> **Your instructions**
Express the records as a Markdown table, starting at the first line of the records and ending at the line that contains "What percentage is shown in the Personality", with both of those lines included. Use a column named Number for the row number and a column named Record line for the line itself, and leave out blank lines.
--- Provided entries Enclosed Below ---
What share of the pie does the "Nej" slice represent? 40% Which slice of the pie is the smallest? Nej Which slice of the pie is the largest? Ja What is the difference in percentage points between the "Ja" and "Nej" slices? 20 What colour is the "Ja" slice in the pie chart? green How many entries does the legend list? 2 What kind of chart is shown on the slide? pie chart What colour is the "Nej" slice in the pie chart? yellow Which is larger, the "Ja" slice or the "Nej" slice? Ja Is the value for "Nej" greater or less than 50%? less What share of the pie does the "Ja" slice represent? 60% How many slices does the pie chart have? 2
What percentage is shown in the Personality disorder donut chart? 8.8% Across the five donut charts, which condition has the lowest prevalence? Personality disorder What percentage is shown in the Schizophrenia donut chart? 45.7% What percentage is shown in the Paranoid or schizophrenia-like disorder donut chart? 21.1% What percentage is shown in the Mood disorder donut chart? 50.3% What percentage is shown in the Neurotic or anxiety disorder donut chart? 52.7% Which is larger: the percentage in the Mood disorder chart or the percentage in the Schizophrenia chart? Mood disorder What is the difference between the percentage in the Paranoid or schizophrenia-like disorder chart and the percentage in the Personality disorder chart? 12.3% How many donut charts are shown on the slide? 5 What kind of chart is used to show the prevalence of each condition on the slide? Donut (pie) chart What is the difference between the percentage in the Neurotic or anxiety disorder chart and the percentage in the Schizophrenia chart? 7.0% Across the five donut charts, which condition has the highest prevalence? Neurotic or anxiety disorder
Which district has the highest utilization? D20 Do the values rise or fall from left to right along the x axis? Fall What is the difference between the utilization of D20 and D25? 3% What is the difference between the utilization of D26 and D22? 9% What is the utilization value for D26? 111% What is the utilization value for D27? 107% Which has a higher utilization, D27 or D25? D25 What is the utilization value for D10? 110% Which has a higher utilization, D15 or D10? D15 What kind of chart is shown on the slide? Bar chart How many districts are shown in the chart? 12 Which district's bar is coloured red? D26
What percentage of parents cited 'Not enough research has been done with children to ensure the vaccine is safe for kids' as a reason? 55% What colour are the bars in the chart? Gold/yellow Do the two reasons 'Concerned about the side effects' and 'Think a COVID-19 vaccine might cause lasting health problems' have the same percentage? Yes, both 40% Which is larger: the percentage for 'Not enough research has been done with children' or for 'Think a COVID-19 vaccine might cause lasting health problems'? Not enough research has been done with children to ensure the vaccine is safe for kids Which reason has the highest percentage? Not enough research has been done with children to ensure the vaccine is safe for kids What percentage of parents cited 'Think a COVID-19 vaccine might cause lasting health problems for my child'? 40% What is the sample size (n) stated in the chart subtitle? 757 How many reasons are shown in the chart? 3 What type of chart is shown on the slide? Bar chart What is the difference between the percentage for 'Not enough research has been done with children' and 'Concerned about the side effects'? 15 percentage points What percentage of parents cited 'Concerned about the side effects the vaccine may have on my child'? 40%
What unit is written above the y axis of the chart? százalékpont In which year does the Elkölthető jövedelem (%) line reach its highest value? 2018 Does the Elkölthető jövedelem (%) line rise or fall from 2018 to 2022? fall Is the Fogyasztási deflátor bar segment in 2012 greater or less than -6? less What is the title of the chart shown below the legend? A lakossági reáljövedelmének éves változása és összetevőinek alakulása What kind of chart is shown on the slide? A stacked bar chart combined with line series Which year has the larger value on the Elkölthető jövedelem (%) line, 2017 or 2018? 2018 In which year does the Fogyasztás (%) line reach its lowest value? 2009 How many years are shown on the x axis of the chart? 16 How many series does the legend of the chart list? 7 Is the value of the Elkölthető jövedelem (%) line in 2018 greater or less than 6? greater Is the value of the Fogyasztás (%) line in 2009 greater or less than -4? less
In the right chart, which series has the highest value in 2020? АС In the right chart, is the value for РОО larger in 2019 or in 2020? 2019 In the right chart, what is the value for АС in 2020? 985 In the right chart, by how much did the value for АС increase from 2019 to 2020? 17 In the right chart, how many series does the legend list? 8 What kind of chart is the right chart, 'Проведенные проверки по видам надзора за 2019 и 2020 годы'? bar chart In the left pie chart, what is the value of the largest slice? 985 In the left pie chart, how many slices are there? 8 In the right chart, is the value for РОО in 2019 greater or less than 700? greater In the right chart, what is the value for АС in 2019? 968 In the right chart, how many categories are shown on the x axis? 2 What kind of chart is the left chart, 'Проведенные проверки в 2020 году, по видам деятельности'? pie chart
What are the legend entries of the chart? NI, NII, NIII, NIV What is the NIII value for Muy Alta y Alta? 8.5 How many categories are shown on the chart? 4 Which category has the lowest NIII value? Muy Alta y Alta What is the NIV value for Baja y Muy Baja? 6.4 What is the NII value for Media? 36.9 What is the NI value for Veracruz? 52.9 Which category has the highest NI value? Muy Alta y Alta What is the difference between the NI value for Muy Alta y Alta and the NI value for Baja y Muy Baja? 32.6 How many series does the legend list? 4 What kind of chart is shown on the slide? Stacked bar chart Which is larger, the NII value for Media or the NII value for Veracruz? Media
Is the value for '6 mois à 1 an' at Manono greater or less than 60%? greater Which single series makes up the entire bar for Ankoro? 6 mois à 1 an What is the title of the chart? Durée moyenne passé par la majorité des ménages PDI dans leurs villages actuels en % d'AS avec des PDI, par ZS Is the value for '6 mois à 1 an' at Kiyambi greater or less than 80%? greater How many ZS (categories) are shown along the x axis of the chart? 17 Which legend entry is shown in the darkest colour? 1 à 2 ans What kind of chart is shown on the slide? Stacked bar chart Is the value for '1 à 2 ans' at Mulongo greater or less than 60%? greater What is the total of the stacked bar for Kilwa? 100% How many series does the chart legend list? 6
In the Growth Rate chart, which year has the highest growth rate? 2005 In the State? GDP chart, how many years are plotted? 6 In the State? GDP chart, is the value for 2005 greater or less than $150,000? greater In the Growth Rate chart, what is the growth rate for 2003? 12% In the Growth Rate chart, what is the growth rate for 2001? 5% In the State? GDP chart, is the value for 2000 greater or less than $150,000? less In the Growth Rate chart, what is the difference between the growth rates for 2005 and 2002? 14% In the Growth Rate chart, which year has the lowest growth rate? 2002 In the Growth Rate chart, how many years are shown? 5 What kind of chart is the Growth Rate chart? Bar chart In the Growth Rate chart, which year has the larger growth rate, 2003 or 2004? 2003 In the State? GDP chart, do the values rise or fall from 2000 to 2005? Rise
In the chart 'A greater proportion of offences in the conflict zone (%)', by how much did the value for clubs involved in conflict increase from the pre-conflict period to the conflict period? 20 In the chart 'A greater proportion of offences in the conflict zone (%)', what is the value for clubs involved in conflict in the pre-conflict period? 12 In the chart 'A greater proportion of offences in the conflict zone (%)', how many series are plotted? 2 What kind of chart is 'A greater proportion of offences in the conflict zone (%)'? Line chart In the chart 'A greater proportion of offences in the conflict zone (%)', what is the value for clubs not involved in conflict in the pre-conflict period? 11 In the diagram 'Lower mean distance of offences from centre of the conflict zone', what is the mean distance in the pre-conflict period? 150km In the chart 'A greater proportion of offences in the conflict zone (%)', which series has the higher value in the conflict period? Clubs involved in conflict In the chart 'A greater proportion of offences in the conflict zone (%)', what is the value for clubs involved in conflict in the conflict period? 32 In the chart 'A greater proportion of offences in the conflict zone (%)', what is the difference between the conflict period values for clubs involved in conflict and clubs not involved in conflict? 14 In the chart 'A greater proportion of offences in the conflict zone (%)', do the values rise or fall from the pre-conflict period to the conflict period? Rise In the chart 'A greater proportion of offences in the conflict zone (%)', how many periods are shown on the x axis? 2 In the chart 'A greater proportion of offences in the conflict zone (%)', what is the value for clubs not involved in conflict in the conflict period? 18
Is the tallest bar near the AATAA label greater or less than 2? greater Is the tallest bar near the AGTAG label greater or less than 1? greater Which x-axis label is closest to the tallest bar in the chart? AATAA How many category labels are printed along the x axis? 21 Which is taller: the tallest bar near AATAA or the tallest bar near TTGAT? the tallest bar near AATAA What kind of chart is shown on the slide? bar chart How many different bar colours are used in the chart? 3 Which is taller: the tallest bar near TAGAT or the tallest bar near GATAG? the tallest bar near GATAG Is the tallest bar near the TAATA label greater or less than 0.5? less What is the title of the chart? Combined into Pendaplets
--- End of Enclosed Provided entries ---
> **Exercise answer**
| Number | Record line |
|---|---|
| 1 | What share of the pie does the "Nej" slice represent? 40% Which slice of the pie is the smallest? Nej Which slice of the pie is the largest? Ja What is the difference in percentage points between the "Ja" and "Nej" slices? 20 What colour is the "Ja" slice in the pie chart? green How many entries does the legend list? 2 What kind of chart is shown on the slide? pie chart What colour is the "Nej" slice in the pie chart? yellow Which is larger, the "Ja" slice or the "Nej" slice? Ja Is the value for "Nej" greater or less than 50%? less What share of the pie does the "Ja" slice represent? 60% How many slices does the pie chart have? 2 |
| 2 | What percentage is shown in the Personality disorder donut chart? 8.8% Across the five donut charts, which condition has the lowest prevalence? Personality disorder What percentage is shown in the Schizophrenia donut chart? 45.7% What percentage is shown in the Paranoid or schizophrenia-like disorder donut chart? 21.1% What percentage is shown in the Mood disorder donut chart? 50.3% What percentage is shown in the Neurotic or anxiety disorder donut chart? 52.7% Which is larger: the percentage in the Mood disorder chart or the percentage in the Schizophrenia chart? Mood disorder What is the difference between the percentage in the Paranoid or schizophrenia-like disorder chart and the percentage in the Personality disorder chart? 12.3% How many donut charts are shown on the slide? 5 What kind of chart is used to show the prevalence of each condition on the slide? Donut (pie) chart What is the difference between the percentage in the Neurotic or anxiety disorder chart and the percentage in the Schizophrenia chart? 7.0% Across the five donut charts, which condition has the highest prevalence? Neurotic or anxiety disorder |